_WORK TO BE COMPLETED_:
Leave out the pictures and print the records below exactly.

Captioned web image data
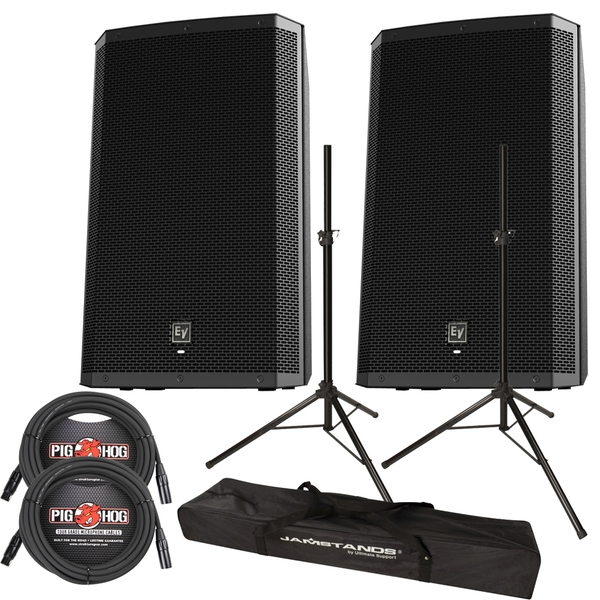 EV ZXL15P POWERED SPEAKERS + ULTIMATE STANDS + CABLES PACKAGE BUNDLE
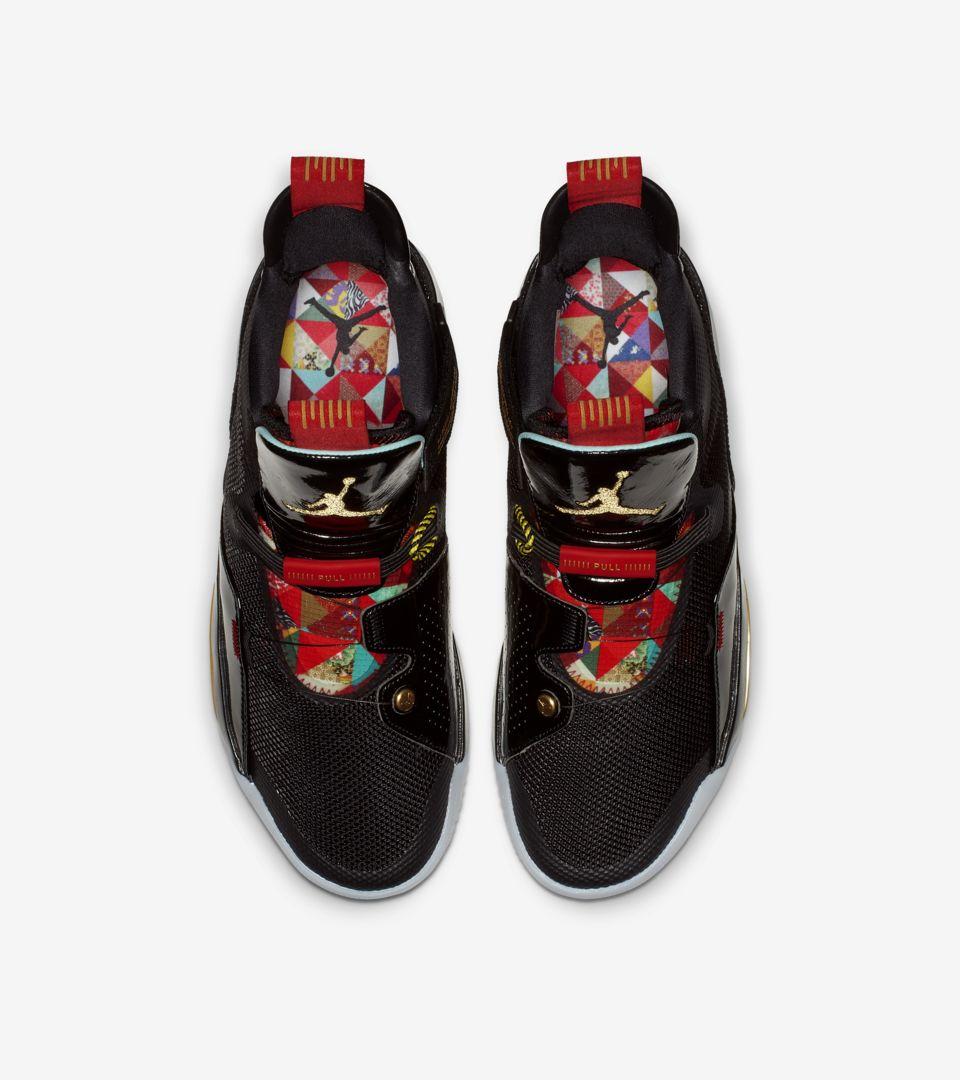 Air Jordan XXXIII 'CNY' Release Date
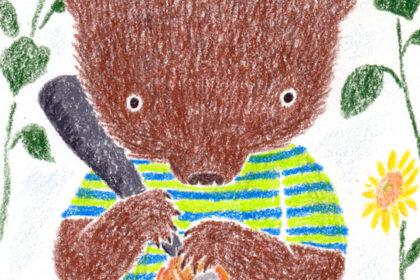 Bear Boy--マット和子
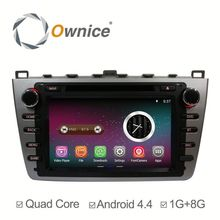 "8"" Factory price android 4.4 & android 5.1 car Radio for Mazda 6 2008 - 2012 built with wifi"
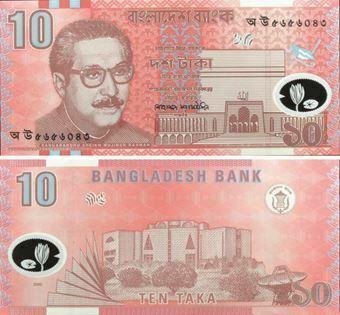 Bangladesh 10 Taka Nd 2000 P35 Polymer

_RESULT OF THE EXERCISE_:
 EV ZXL15P POWERED SPEAKERS + ULTIMATE STANDS + CABLES PACKAGE BUNDLE
 Air Jordan XXXIII 'CNY' Release Date
 Bear Boy--マット和子
 "8"" Factory price android 4.4 & android 5.1 car Radio for Mazda 6 2008 - 2012 built with wifi"
 Bangladesh 10 Taka Nd 2000 P35 Polymer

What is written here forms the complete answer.